Monitoring Desk
Portuguese Prime Minister Antonio Costa aims to work on policy fields that have been overshadowed by the coronavirus pandemic and Brexit. He also wants enhanced relations with India.
Portuguese Prime Minister Antonio Costa and Foreign Minister Augusto Santos Silva will be relieved that a new EU budget and post-Brexit deal were adopted in Brussels before their country assumed the Council of the European Union presidency in January. This allows Portugal to focus for the six-month term on issues that have received scant attention of late: making the EU more resilient to crises, more environmentally friendly and more socially just. In addition, Portugal wants to boost the bloc’s international standing.
“We hope to quickly implement the new budget and coronavirus payouts,” says Silva. Portugal itself, like many other member states, is desperate to receive its share of the €750 billion ($919 billion) coronavirus relief package. Some €26 billion will go to the country to tackle pandemic-related problems and help stimulate the economy.
Domestic challenges
Portugal’s minority Socialist Party (PS) government will need this payout to continue its agenda of social welfare reforms, with the PS reliant on the parliamentary support of either the Portuguese Communist Party (PCP) or Left Bloc to push through any legislative measures.
Portugal’s unemployment rate has risen to about 9% since the outbreak of the pandemic. Public debt has soared to a record 131% of gross domestic product (GDP). Portugal’s GDP amounts to a mere 80% of the EU average and has fallen a further 9% because of the coronavirus crisis. The country’s tourism industry, which was booming, has now lain dormant for months. In 2019, it accounted for 14% of Portuguese GDP.
Forging compromises
The small country in the far west of continental Europe is therefore eager to make the most of its turn at the Council of the European Union presidency.
“Like all small EU member states, Portugal will use the presidency to cast itself in a favorable light and raise its profile,” says Monica Dias of Lisbon’s Catholic University of Portugal. The political scientist thinks Portugal could do well during this six-month period, as smaller, less influential member states tend to compensate with their diplomatic prowess.

Your goal
Carry on the article about Portugal's presidency of the Council of the European Union from the point where it stops.

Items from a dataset
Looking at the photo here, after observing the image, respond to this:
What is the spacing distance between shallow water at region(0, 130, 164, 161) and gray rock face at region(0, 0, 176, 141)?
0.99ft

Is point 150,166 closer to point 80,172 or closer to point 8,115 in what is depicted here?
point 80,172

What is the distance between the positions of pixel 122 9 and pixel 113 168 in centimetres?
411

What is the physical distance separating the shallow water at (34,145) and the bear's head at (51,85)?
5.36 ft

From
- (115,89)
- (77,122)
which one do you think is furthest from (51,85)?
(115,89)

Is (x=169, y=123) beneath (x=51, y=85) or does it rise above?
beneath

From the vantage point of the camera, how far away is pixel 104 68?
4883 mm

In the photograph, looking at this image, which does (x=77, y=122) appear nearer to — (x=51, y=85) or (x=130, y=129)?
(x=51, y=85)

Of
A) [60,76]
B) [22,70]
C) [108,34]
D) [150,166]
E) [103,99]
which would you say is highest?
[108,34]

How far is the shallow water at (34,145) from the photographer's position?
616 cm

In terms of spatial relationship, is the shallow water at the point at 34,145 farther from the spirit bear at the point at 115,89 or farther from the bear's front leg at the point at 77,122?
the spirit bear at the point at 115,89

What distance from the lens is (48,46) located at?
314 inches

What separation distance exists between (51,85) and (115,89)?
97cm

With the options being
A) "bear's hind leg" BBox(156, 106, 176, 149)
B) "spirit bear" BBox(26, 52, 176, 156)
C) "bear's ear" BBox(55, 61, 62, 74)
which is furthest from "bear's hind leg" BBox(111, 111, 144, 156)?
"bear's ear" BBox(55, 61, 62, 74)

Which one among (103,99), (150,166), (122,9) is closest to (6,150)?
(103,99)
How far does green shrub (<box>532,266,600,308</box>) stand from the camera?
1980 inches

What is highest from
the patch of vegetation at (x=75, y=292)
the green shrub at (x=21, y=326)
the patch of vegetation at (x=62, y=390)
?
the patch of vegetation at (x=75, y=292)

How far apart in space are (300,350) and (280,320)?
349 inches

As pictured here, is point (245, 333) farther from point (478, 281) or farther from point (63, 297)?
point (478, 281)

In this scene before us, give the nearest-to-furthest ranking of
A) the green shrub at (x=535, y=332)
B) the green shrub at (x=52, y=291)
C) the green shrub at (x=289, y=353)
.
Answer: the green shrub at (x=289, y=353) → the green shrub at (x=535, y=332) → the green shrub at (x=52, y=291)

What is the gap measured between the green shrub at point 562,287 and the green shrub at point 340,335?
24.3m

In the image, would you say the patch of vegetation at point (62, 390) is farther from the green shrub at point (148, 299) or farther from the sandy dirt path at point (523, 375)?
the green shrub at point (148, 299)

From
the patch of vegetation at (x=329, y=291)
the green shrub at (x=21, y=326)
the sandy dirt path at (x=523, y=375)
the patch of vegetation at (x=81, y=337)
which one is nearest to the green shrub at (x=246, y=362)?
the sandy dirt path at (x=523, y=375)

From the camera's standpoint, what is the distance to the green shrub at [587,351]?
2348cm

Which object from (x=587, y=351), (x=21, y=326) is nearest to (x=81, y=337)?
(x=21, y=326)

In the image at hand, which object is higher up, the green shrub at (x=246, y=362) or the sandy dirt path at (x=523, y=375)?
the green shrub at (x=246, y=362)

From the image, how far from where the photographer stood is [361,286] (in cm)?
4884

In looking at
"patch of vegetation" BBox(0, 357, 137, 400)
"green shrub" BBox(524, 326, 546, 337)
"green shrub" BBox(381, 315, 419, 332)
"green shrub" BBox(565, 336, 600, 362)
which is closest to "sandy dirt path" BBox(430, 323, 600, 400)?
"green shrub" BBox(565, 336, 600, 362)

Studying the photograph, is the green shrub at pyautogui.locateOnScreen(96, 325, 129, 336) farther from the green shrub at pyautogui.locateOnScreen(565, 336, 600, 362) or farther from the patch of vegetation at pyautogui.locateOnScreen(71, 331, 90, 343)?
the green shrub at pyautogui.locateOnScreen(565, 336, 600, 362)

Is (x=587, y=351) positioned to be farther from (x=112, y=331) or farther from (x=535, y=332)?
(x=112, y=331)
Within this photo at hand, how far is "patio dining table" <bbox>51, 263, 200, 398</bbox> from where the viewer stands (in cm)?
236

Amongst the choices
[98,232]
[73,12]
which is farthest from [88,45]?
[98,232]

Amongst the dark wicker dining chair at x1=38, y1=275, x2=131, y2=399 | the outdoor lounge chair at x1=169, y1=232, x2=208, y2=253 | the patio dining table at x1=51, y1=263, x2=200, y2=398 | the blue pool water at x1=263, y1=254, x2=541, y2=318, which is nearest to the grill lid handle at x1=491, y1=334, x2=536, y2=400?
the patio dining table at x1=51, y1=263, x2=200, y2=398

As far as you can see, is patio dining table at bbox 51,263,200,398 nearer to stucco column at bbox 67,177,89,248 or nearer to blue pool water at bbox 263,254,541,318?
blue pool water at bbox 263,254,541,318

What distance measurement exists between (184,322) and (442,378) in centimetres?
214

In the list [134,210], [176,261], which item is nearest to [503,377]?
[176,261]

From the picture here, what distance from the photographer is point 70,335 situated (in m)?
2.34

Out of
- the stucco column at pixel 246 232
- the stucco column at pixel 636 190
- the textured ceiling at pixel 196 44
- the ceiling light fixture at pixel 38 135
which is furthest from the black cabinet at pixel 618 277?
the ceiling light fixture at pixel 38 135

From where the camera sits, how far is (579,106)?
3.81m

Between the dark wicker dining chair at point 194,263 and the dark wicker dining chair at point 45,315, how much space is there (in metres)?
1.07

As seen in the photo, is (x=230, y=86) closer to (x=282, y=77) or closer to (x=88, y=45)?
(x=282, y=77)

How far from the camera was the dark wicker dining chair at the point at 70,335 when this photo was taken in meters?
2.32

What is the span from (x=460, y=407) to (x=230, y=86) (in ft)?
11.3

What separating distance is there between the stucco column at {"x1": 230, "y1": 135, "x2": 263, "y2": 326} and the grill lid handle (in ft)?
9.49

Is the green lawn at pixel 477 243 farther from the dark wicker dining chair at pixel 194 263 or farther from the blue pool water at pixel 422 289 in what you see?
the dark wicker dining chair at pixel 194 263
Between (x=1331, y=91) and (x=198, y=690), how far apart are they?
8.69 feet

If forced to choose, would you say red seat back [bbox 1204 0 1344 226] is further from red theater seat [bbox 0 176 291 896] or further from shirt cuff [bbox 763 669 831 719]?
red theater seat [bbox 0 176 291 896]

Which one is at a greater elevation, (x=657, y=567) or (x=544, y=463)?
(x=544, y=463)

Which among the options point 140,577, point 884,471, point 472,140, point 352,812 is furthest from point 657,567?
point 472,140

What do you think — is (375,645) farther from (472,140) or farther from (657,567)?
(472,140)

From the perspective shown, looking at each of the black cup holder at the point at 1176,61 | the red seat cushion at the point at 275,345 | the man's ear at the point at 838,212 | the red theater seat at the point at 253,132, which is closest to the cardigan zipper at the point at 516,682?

The answer
Portugal’s history of forging political compromises could also be an asset during its term in the presidency as it aims to foster greater solidarity and more social awareness in Europe, says Dias. “Without a more social Europe, it will not be possible to build a greener Europe and advance digitization,” says Dias. “These fields are interconnected and cannot be promoted independently of one another.”
Strengthening EU-India ties
Finally, Portugal wants to achieve a highlight in the EU’s external relations by staging an India summit.
“It is important that we strengthen our political and economic ties with India to create a geopolitical equilibrium,” says Foreign Minister Augusto Santos Silva. “We cannot overlook the world’s biggest democracy.”
Dias says India could offer the EU an important export market. So far, it is unclear whether the summit on May 8 — bringing together heads of state and government — will be staged in Lisbon or online to ensure social distancing. Either way, Portugal, which was the colonial power in part of the Indian state of Goa up into the 1960s, has good chances of making the meeting a success. Until this day, Portugal maintains a strong relationship with India. Costa, whose family originates from Goa, was even made a Overseas Citizen of India by that country’s prime minister, Narendra Modi, in 2017.